* Text to read *
- - - - -

Route information
- Maintained by WisDOT
- Length: 11.68 mi (18.80 km)
- Existed: 1917–2015

Major junctions
- West end: WIS 190 in Pewaukee
- East end: US 41 / US 45 / WIS 100 in Menomonee Falls

Location
- Country: United States
- State: Wisconsin
- Counties: Waukesha

Highway system
- Wisconsin State Trunk Highway System; Interstate; US; State; Scenic; Rustic;
| ← WIS 73 |  | → WIS 75 |

= Wisconsin Highway 74 =

Former State Highway in Wisconsin, United States

State Trunk Highway 74 (often called Highway 74, STH-74 or WIS 74) was a state highway in the U.S. state of Wisconsin. A semi-urban road that ran entirely in Waukesha County, it went north from Pewaukee and turned east at Sussex toward Menomonee Falls.

==Route description==
WIS 74 began at the interchange of Redford Boulevard (County Trunk Highway F, CTH-F) and Capitol Drive (WIS 190) in Pewaukee. The interchange is a jug-handle with exit ramps from Capitol Drive on the northeast and southeast corners. At one time, this was the northern terminus for WIS 164, before it was extended north and routed to the west.

WIS 74 followed a mostly northern route into Sussex, passing several rock quarries on its way into the town. In Sussex, WIS 74 turned east onto Main Street, crossing over a set of railroad tracks and passing the Quad Graphics printing plant. At the intersection with Town Line Road, WIS 74 turned north under a railroad trestle and heads towards the northwest into the town of Lannon. The route continued on Main Street in Menomonee Falls, where it crossed WIS 175 (Appleton Avenue).

- - - - -

* Extracted entries *
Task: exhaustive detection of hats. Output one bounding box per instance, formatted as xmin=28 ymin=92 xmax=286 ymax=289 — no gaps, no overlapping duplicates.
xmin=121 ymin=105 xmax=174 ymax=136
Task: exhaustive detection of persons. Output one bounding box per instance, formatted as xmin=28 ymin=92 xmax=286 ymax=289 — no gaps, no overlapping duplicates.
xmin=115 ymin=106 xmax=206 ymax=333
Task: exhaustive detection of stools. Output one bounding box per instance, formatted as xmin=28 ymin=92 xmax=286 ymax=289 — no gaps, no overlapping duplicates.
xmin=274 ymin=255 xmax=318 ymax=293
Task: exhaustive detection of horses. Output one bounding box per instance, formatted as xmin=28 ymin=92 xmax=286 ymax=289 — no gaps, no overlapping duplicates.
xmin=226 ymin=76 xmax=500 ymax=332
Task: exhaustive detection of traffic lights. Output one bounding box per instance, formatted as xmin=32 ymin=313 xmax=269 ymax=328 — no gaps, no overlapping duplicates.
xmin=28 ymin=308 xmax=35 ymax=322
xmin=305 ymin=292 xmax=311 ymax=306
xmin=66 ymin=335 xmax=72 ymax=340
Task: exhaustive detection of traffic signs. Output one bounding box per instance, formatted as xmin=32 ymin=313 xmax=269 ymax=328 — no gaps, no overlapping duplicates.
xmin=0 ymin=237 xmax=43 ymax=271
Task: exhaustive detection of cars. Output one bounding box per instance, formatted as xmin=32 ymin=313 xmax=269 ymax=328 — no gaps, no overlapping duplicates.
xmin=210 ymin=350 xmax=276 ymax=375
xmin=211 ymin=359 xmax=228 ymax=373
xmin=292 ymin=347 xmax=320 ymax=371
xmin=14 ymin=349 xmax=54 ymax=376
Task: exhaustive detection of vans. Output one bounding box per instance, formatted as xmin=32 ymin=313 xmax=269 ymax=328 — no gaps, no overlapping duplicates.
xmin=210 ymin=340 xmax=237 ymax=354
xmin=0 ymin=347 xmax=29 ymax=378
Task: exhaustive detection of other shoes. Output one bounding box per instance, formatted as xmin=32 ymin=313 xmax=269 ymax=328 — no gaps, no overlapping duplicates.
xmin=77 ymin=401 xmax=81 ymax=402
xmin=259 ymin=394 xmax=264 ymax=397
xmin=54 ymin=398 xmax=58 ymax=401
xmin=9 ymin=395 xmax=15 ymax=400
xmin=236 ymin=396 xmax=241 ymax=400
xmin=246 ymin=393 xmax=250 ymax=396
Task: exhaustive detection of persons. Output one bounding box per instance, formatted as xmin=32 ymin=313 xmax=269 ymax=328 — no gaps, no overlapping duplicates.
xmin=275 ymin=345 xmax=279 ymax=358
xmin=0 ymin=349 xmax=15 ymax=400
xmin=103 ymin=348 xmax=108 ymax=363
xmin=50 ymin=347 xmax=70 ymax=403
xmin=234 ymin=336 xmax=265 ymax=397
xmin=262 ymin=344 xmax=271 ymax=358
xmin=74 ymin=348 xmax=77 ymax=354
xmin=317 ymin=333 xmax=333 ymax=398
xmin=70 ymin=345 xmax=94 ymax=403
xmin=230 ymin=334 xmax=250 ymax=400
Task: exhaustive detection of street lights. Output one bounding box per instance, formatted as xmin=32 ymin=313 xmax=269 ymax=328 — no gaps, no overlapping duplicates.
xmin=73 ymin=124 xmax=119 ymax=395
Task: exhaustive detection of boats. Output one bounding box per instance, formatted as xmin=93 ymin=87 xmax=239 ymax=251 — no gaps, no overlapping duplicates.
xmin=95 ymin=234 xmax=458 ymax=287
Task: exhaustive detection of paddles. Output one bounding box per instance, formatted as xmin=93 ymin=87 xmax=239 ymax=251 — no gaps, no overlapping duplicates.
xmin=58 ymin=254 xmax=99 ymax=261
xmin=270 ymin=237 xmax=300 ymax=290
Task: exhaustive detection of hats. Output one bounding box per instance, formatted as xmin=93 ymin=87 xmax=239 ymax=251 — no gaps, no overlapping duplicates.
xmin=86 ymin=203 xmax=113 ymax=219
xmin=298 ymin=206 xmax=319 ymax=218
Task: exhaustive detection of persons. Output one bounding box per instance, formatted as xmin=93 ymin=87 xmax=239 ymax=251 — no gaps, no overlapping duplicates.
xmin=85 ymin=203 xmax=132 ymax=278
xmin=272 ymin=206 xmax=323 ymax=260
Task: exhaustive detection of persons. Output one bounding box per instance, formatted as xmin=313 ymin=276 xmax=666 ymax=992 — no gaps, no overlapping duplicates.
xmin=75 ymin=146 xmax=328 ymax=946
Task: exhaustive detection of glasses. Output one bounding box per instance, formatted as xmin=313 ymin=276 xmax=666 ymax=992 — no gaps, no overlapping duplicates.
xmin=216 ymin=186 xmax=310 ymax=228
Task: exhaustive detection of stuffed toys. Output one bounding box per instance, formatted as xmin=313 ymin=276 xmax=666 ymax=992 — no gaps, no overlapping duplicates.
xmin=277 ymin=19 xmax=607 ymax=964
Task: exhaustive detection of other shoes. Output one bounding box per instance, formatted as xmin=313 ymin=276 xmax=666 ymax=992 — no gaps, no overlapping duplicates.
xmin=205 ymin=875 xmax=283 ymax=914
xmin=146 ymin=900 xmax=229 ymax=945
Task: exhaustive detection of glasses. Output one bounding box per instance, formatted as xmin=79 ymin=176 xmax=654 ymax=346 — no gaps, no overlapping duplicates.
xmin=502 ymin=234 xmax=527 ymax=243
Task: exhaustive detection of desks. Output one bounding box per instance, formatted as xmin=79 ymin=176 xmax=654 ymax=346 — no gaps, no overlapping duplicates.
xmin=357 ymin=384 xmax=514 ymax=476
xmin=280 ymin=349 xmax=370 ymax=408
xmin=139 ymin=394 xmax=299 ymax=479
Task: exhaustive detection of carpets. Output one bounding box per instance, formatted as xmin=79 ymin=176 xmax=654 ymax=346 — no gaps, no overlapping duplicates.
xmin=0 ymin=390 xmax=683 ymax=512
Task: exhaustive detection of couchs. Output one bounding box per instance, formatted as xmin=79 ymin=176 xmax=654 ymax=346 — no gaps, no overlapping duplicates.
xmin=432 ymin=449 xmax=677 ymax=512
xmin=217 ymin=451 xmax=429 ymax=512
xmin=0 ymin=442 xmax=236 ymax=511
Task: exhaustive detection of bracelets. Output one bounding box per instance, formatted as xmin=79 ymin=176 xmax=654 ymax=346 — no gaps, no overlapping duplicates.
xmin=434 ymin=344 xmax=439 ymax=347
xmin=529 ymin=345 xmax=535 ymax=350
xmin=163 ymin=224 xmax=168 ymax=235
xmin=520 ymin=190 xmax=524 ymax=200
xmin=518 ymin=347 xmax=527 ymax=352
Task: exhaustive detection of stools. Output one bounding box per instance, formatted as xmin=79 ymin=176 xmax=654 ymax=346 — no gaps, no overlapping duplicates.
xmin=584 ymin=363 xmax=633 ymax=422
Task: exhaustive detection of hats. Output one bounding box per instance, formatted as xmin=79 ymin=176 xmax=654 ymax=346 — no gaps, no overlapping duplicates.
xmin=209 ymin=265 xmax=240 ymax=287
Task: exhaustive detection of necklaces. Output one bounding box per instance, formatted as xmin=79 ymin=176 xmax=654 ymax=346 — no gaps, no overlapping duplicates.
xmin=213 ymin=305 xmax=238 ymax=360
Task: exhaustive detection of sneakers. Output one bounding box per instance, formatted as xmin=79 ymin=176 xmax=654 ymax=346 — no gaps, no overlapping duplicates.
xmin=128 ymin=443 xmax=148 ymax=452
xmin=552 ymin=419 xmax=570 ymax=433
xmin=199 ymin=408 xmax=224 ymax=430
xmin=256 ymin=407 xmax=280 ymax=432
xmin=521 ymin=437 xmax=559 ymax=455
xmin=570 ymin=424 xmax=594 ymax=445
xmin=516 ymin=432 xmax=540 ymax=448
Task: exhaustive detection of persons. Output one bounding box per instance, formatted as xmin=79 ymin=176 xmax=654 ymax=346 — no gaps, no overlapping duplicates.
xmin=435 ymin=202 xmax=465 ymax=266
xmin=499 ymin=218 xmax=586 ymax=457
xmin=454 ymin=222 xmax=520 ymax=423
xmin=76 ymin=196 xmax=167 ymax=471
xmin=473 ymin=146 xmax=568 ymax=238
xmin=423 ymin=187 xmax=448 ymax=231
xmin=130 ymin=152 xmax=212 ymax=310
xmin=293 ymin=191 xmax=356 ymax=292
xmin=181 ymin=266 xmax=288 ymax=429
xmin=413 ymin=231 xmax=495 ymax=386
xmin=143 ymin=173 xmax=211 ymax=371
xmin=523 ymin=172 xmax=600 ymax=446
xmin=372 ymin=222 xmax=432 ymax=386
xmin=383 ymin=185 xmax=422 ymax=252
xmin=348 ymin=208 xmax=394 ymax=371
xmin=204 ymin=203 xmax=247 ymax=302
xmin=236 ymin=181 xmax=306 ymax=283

- - - - -

* Directive *
Answer these from the text on Wisconsin Highway 74:
(a) How long was the highway?
(b) In which county did the whole route lie?
(c) Onto which street did WIS 74 turn east in Sussex?
The data has nothing to do with the text on Wisconsin Highway 74.

* Exercise output *
(a) 11.68 mi (18.80 km)
(b) Waukesha County
(c) Main Street